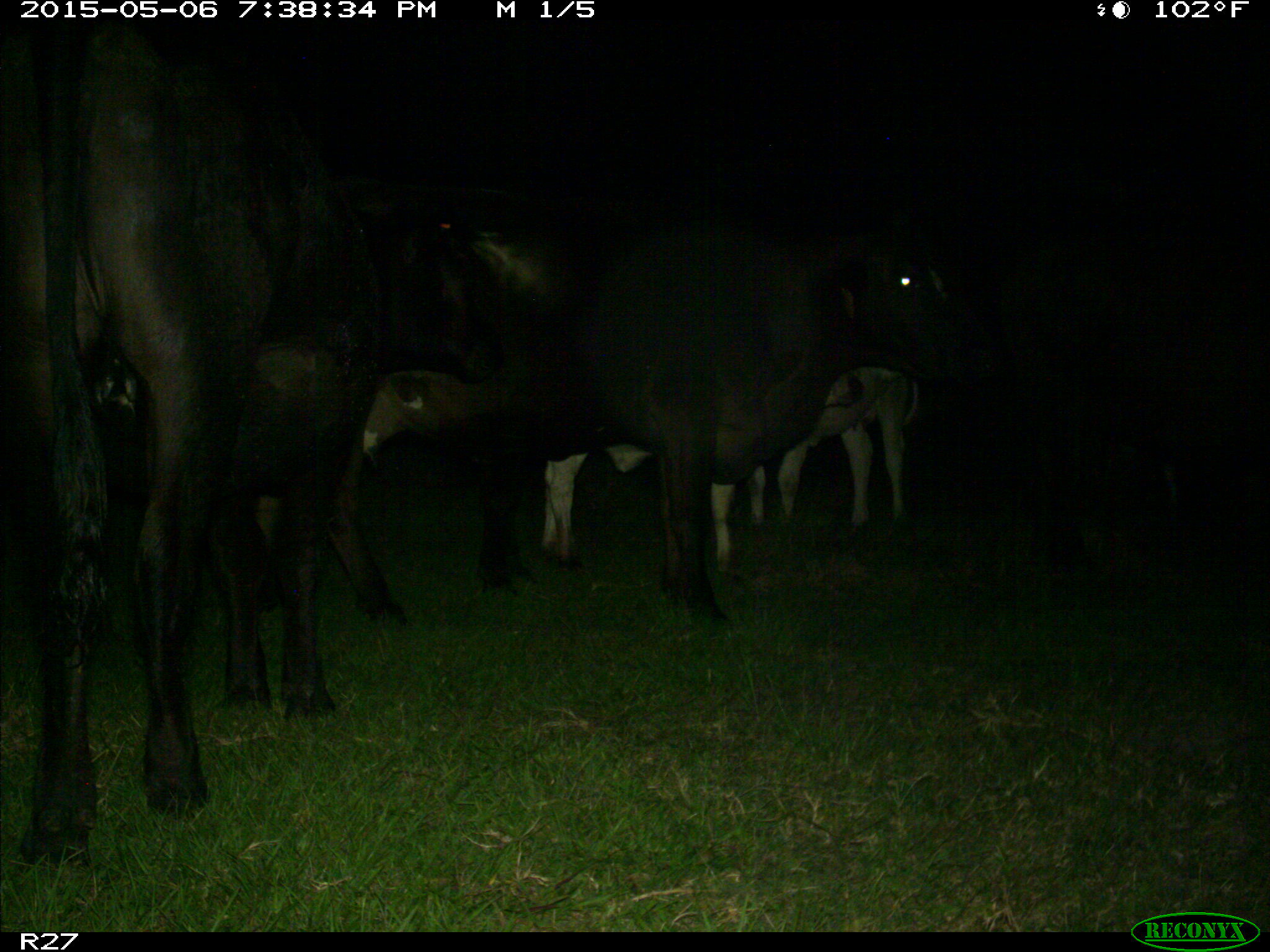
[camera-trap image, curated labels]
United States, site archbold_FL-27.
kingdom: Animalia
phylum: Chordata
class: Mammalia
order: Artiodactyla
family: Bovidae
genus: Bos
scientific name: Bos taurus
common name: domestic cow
——
## TASK OBJECTIVE
Pictures aside, repeat every entry exactly as written.

## EXERCISE RESPONSE
[camera-trap image, curated labels]
United States, site archbold_FL-27.
kingdom: Animalia
phylum: Chordata
class: Mammalia
order: Artiodactyla
family: Bovidae
genus: Bos
scientific name: Bos taurus
common name: domestic cow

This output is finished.